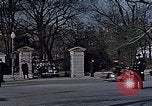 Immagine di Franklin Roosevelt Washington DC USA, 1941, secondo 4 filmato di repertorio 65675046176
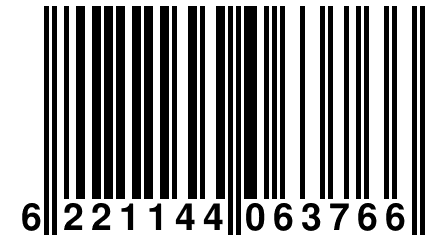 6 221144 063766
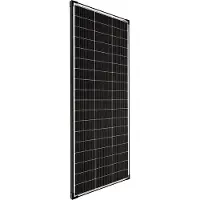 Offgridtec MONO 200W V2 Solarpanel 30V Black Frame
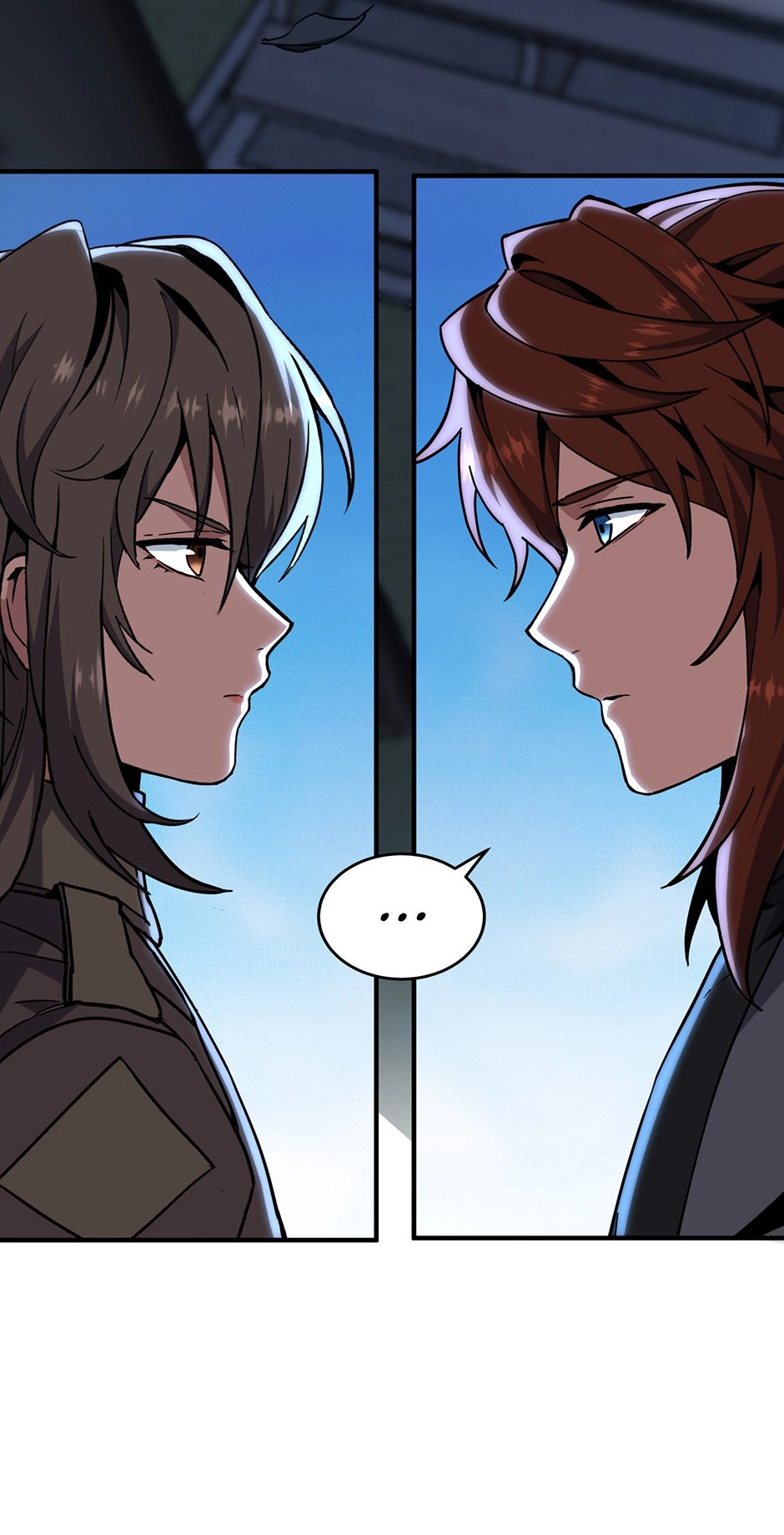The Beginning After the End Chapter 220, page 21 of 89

★ ★ ★

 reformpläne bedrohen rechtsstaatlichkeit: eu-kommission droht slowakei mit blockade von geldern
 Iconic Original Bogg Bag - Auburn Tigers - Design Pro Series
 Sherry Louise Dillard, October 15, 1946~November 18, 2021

★ ★ ★

Every line above from the one with "Offgridtec MONO 200W" down to the one with "The Beginning After" must be written out exactly, and no picture may appear.

 Offgridtec MONO 200W V2 Solarpanel 30V Black Frame
The Beginning After the End Chapter 220, page 21 of 89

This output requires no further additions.